▶ Problem to solve
Please put the part of the material that opens with the line containing "What is farthest" and runs through the end of the material into a two-column CSV with the columns text and answer. Give one row per text with its answer, each value in a single quoted field with line breaks replaced by spaces.

Dataset excerpt
==================================================

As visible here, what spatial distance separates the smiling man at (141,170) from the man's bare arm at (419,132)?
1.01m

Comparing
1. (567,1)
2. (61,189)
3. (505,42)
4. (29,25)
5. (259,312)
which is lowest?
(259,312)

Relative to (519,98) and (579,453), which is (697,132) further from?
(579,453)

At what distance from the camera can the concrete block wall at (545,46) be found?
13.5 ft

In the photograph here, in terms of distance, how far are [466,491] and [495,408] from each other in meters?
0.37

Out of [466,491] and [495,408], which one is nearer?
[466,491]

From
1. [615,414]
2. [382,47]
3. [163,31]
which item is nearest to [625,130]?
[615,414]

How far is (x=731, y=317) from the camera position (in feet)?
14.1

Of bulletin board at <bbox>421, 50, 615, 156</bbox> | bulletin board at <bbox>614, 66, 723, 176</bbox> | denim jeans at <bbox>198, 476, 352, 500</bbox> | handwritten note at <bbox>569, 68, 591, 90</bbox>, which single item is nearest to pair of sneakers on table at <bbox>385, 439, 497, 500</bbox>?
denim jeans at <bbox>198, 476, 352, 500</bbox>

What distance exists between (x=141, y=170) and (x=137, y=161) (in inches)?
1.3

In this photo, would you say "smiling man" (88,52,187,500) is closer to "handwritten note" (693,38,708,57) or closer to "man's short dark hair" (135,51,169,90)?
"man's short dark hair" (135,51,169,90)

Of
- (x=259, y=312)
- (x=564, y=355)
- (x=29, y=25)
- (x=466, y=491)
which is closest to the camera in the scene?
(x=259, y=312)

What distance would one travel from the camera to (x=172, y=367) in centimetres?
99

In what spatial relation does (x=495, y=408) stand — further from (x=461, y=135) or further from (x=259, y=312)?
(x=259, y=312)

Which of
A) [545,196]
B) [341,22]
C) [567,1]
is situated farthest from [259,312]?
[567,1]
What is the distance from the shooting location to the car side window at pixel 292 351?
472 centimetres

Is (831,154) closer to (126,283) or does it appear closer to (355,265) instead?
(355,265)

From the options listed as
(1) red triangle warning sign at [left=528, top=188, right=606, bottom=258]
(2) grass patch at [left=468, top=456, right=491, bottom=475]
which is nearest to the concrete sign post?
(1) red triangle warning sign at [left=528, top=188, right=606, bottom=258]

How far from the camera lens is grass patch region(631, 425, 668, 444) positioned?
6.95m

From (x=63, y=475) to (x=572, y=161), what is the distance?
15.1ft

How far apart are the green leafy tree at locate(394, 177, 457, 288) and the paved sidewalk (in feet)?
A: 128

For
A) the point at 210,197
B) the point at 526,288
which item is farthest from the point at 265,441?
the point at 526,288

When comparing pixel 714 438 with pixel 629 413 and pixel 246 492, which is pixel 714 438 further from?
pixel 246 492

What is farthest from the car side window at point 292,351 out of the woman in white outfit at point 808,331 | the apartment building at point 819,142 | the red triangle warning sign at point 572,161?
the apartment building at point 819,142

==================================================

▶ Solution to this problem
text,answer
"What is farthest from the car side window at point 292,351 out of the woman in white outfit at point 808,331 | the apartment building at point 819,142 | the red triangle warning sign at point 572,161?","the apartment building at point 819,142"